New York Times (Editorial)
March 8, 2017
“I have never had a problem speaking truth to power,” said John Kelly, the retired general, in January. “I firmly believe that those in power deserve full candor and my honest assessment and recommendations.”
Well, then. If Mr. Kelly was speaking honestly — under oath, at the hearing on his nomination to be homeland security secretary — what has he been waiting for? Why is he not out there reminding all who will listen, but particularly his boss, President Trump, of the sensible things he told senators barely two months ago, explaining what a reasonable border and immigration policy might look like?
Instead, Mr. Kelly is giving every indication that he and his vast department are fully on board with executing Mr. Trump’s fixation on protecting the nation from an imaginary siege at the southern border, while waging an all-out deportation campaign against millions of unauthorized immigrant workers and families who pose no threat to the nation. It’s a misguided, self-destructive direction to take the country. Mr. Kelly should be stepping on the brakes, not the gas.
The latest evidence, first reported by Politico, is a draft Department of Homeland Security budget that would bulk up border spending at the expense of the Coast Guard, the Transportation Security Administration and the Federal Emergency Management Agency. The Coast Guard would be cut 14 percent, from $9.1 billion to $7.8 billion. Cuts to the T.S.A. and FEMA would be about 11 percent, to $4.5 billion and $3.6 billion, respectively.
The senselessness of such cuts is obvious if you understand some basic concepts. Like, the Coast Guard guards our coasts. It plays a major role in interdicting drugs at sea. The T.S.A. keeps bombs off our planes. FEMA helps people after disasters. If your goal at Homeland Security is security for the homeland, you recognize that the job is more complicated than contracting out one 2,000-mile wall.

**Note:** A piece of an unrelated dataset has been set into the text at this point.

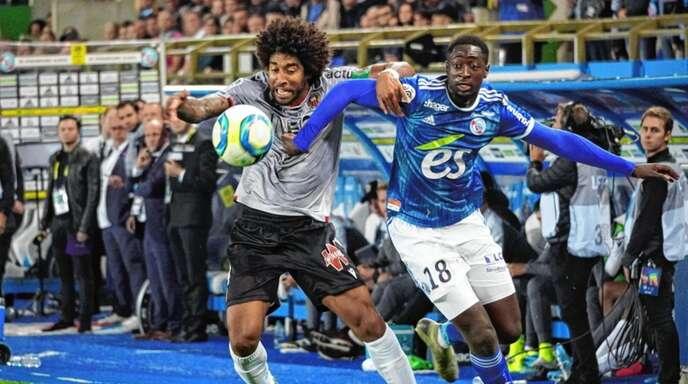Ibrahima Sissoko (rechts) fällt verletzungsbedingt aus.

Mr. Kelly showed he understood this when he spoke to the Senate.
On the wall: “As a military person that understands defense and defenses, a physical barrier in and of itself will not do the job.”
On Central American migrants: “They don’t — most of the time don’t — come here for any other purpose than to have some economic opportunity and to — and escape violence.”

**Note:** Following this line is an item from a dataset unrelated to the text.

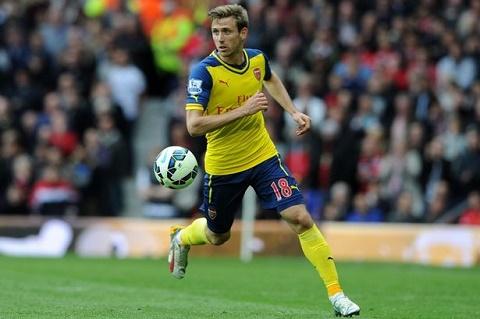 Monreal nhac kheo HLV Wenger de duoc o lai doi hinh Arsenal hinh anh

On drug smuggling in areas like the Gulf of Mexico: “The beauty of it down there,” he said, is that United States vessels regularly capture drug shipments “in one-ton, two-ton, three-ton lots,” whereas “a big take at the southwest border of, say, cocaine or something like that, might be five, 10, 15 kilos.”
On drug smuggling in general: “If we were to block the network so nothing could get through the southwest border, the so-called balloon effect, they would find other ways around it. The profits are so outrageous, that is why I believe it’s all about the demand.”
The entire hearing might boil down to one exchange.
“What is your highest priority when you are considering antiterror efforts?” Senator Jon Tester of Montana asked.
“Stopping them somewhere well away from our country,” Mr. Kelly replied.
That is, not at the Mexican border, or the interior. These were rational words by a seemingly sensible nominee. But in the weeks since there have been daily accounts of parents, children and students terrorized and deported in raids by ICE and the Border Patrol. The Muslim ban has been rejected by the courts and now revived.
The Homeland Security Department is considering separating Central American children from their mothers at the border, a shocking abuse of traumatized families who — as Mr. Kelly himself admits — are fleeing for their lives. He defended the policy as a way of deterring migrants from the dangerous trip. That is cruelty disguised as compassion.
His plan to create an office to publicize crimes by unauthorized immigrants — shaming and demonizing the entire population — is more nakedly vicious, guilt by association, a reflection of the old strain of American intolerance that brought us internment camps and miscegenation laws.
Is Mr. Kelly — a tough, sensible general — being silenced? If he can’t get the message to Mr. Trump directly, why doesn’t he get booked on “Fox & Friends,” the morning talk show that doubles as the president’s daily intelligence briefing? If he won’t speak the truth, he’s misusing his power.